§ **Recorded data**:
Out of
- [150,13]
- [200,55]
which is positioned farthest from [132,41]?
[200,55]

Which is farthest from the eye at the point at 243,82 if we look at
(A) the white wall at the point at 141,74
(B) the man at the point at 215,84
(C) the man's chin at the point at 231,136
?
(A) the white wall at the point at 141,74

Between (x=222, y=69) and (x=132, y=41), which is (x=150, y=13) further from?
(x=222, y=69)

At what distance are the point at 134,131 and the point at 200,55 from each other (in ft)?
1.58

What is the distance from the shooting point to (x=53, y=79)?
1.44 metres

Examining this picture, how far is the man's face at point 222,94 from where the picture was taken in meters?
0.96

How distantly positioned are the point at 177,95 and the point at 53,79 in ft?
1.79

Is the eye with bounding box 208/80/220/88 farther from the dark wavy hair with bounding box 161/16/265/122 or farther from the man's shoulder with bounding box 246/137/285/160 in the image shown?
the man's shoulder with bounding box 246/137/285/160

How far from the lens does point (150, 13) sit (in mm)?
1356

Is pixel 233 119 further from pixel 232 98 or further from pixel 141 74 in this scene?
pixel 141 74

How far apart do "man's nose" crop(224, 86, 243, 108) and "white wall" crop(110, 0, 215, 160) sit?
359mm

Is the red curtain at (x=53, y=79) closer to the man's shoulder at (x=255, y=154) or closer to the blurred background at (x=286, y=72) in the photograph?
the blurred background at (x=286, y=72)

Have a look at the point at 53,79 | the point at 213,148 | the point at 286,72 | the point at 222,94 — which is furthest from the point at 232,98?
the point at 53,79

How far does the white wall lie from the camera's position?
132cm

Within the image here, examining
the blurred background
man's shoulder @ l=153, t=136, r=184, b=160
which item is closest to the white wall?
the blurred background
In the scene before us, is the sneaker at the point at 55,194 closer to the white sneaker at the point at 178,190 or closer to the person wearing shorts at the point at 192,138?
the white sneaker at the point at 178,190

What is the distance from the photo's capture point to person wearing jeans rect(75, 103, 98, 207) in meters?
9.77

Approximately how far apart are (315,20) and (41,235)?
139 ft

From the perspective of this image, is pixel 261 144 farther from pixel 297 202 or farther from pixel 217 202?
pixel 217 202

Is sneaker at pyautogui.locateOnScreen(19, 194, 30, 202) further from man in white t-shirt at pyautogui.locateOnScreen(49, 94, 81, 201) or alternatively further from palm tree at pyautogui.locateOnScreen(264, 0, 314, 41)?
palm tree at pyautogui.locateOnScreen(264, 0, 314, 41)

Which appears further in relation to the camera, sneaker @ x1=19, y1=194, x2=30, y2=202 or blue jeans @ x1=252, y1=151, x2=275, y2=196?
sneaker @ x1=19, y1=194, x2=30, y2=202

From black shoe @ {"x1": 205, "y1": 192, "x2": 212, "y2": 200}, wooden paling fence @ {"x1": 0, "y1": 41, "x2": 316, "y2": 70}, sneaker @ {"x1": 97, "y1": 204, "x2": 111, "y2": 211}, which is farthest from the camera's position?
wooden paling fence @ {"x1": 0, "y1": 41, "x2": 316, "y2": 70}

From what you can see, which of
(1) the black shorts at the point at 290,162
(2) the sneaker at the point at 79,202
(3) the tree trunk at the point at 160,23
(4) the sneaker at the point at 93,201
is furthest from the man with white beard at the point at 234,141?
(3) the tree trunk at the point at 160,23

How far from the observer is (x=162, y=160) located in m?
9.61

§ **Given request**: Starting with the line that contains "How far from the observer" and going on through the end of the records, convert each line into a row of a Markdown table. Use the columns "Row" and "Line", and leave out blank lines.

§ **Solution for this exercise**:
| Row | Line |
|---|---|
| 1 | How far from the observer is (x=162, y=160) located in m? |
| 2 | 9.61 |